Spatial questions tied to pictures
==========

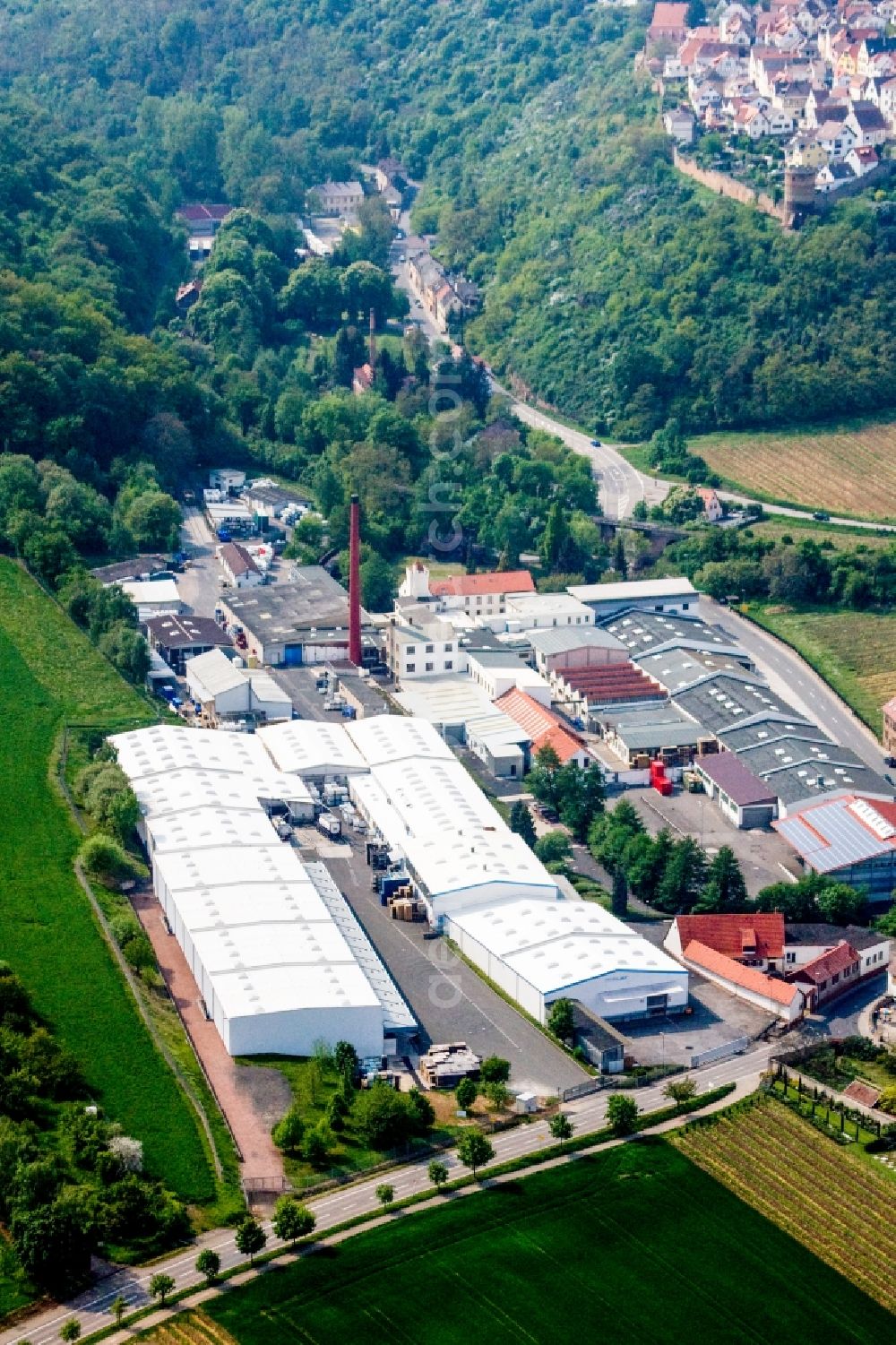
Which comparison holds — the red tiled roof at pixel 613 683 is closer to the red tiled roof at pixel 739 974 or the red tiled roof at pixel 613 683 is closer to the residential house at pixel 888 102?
the red tiled roof at pixel 739 974

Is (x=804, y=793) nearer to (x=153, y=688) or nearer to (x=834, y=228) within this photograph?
(x=153, y=688)

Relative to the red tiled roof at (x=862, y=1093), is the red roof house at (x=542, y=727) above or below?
above

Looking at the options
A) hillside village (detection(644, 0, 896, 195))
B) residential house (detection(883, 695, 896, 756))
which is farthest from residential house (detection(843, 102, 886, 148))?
residential house (detection(883, 695, 896, 756))

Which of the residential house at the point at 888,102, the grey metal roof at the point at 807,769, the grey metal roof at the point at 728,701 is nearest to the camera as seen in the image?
the grey metal roof at the point at 807,769

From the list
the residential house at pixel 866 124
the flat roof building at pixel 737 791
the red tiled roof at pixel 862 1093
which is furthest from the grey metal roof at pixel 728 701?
the residential house at pixel 866 124

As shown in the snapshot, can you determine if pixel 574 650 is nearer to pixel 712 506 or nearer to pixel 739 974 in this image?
pixel 712 506

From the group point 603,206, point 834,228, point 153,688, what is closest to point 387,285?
point 603,206

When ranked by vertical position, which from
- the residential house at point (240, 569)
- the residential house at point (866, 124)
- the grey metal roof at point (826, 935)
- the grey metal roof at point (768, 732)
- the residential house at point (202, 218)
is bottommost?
the grey metal roof at point (826, 935)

==========

TASK. Repeat the lines of the records without any change, beginning at the line that contains "When ranked by vertical position, which from" and continuing through the end of the records, both ends included.

REPLY.
When ranked by vertical position, which from
- the residential house at point (240, 569)
- the residential house at point (866, 124)
- the grey metal roof at point (826, 935)
- the grey metal roof at point (768, 732)
- the residential house at point (202, 218)
is bottommost?
the grey metal roof at point (826, 935)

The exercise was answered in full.